Consignes de l'exercice:
Pour chacune des affirmations suivantes, dites par oui ou par non si elle concorde avec la critique de Xenosaga 3, et citez les mots de la critique qui tranchent la question. (a) Le projet initial de Xenosaga prévoyait la sortie de six jeux, au rythme d'un par an. (b) Xenosaga 2 a donné entière satisfaction aux joueurs. (c) Tetsuya Takahashi avait déjà créé Xenogears.

Texte à lire:
•••
Message par Hyades Luine Mar 3 Fév - 11:52

Xenosaga Episode 3

Il y a des jeux qui marquent. Quitte à saborder tout effet de surprise, Xenosaga 3 en fait partie. Si j'osais, je dirais que c'est un monument. Pas seulement du RPG japonais, mais du jeu vidéo dans son ensemble. Le jeu a sa réputation bien sûr, héritée du style inimitable de son géniteur, Tetsuya Takahashi, déjà père du mythique Xenogears. La conclusion de la Xenosaga est-elle difficilement accessible ? Assurément. Bavarde ? C'est certain. Prétentieuse ? Peut-être bien un peu. Mais outre ces caricatures réductrices, n'a-t-on pas affaire à l'apothéose de la plus ambitieuse des épopées vidéoludiques, accompagnée d'un quasi-miracle quand on prend en compte toutes les errances qui ont présidé à son développement ? C'est mon opinion.

Xenosaga 3 étant avant tout une conclusion, résumer le début du jeu paraît une initiative un peu vaine. Ceux qui lanceront le jeu sauront très vraisemblablement ce dans quoi ils se lancent et à quoi ils doivent s'attendre, une grande part de l'intérêt et de la richesse de l'expérience Xenosaga venant de son côté... eh bien saga, justement. Le premier élément qui pose les bases de la narration de ce troisième épisode est certainement son introduction in medias res qui nous fait rapidement comprendre que pas mal de choses se sont passées depuis la fin de l'Episode 2. A vrai dire on a un peu l'impression qu'on a zappé un épisode entier, et on ne serait sans doute pas très loin de la réalité.

Il faut dire que Tetsuya Takahashi et développement chaotique, ça va souvent de pair. On ne va pas rappeler ici les aléas du développement de Xenogears et les bizarreries de son deuxième CD. Le vision d'origine de Xenosaga était d'une ambition colossale : sortir six jeux, à raison d'un par an. Le projet était intenable et n'a donc pas tenu. Xenosaga 2 a de plus fait les frais de bisbilles entre éditeur et développeur pour un résultat qui a fortement déçu les joueurs et n'a donc pas vraiment assuré la pérennité de la série. Le troisième épisode, c'est donc le dernier, celui de la dernière chance, celui dans lequel Monolith a dû remâcher et condenser trois à quatre épisodes en une seule conclusion cohérente qui répondrait au maquis presque insondable des innombrables questions laissées en suspens par le début de la série. La tâche était herculéenne, et autant dire que ça et là on voit les coutures : on sent que des éléments manquent ou ont été expédiés trop vite. On peut même déceler assez facilement les grandes transitions entre ce qu'auraient dû être deux jeux différents, voir deux DVDs du même jeu. Mais compte tenu des contraintes, on ne peut qu'être admiratif du résultat obtenu par les équipes de Monolith.
•••
Entrées fournies:
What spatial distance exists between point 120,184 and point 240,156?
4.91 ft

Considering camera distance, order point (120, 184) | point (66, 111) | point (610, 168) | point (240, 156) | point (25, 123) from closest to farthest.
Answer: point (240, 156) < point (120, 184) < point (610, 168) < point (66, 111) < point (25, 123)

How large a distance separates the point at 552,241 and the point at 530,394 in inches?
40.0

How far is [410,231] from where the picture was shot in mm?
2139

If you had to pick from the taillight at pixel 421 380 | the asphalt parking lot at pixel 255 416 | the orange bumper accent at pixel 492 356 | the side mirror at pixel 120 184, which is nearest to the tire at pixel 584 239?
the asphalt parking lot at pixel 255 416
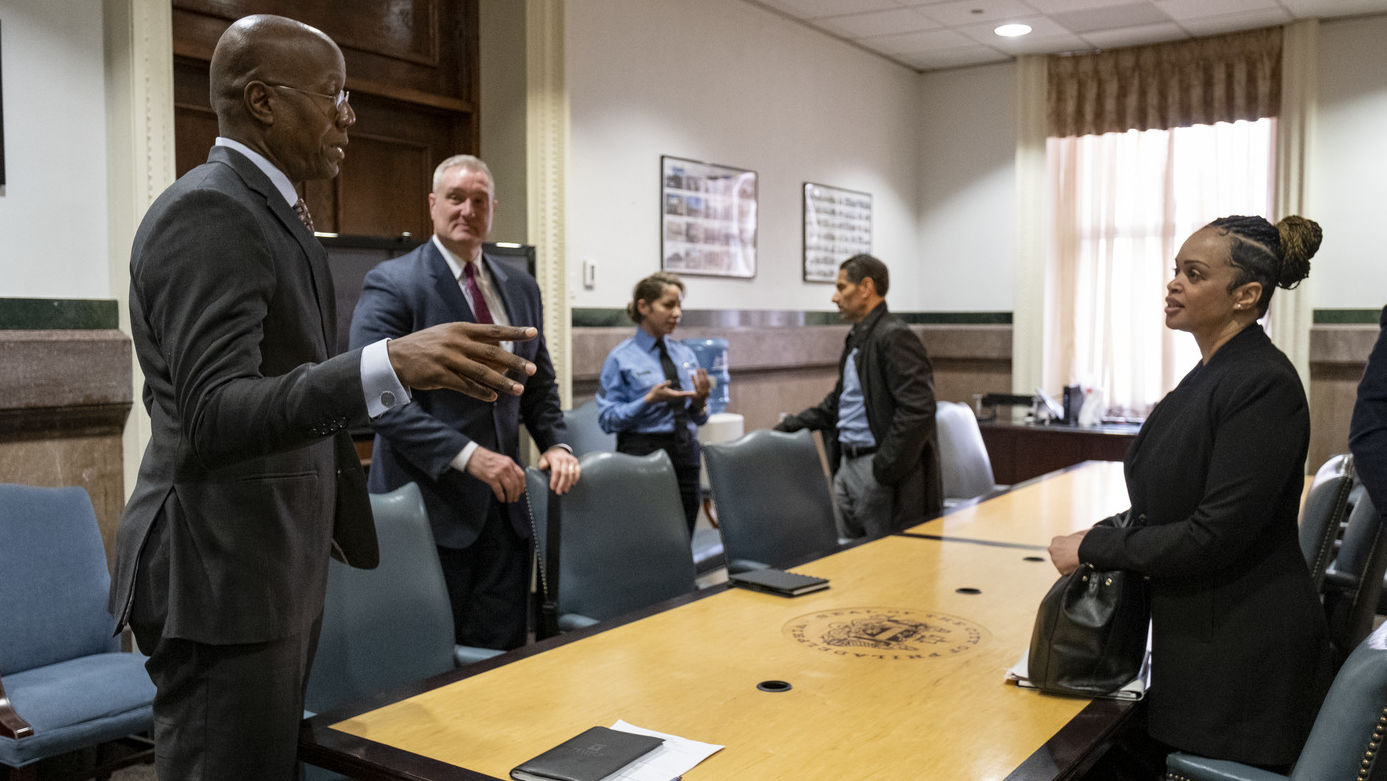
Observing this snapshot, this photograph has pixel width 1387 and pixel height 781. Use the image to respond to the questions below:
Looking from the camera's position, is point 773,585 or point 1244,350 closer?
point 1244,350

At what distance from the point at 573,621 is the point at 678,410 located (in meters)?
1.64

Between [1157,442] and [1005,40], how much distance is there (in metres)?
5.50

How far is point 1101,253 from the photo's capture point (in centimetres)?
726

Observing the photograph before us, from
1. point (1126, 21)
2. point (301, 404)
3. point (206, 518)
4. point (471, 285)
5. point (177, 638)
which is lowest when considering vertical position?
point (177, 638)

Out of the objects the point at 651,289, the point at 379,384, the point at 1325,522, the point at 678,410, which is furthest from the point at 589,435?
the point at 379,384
•••
Exercice corrigé:
(a) Oui : « sortir six jeux, à raison d'un par an ».
(b) Non : « un résultat qui a fortement déçu les joueurs ».
(c) Oui : « son géniteur, Tetsuya Takahashi, déjà père du mythique Xenogears ».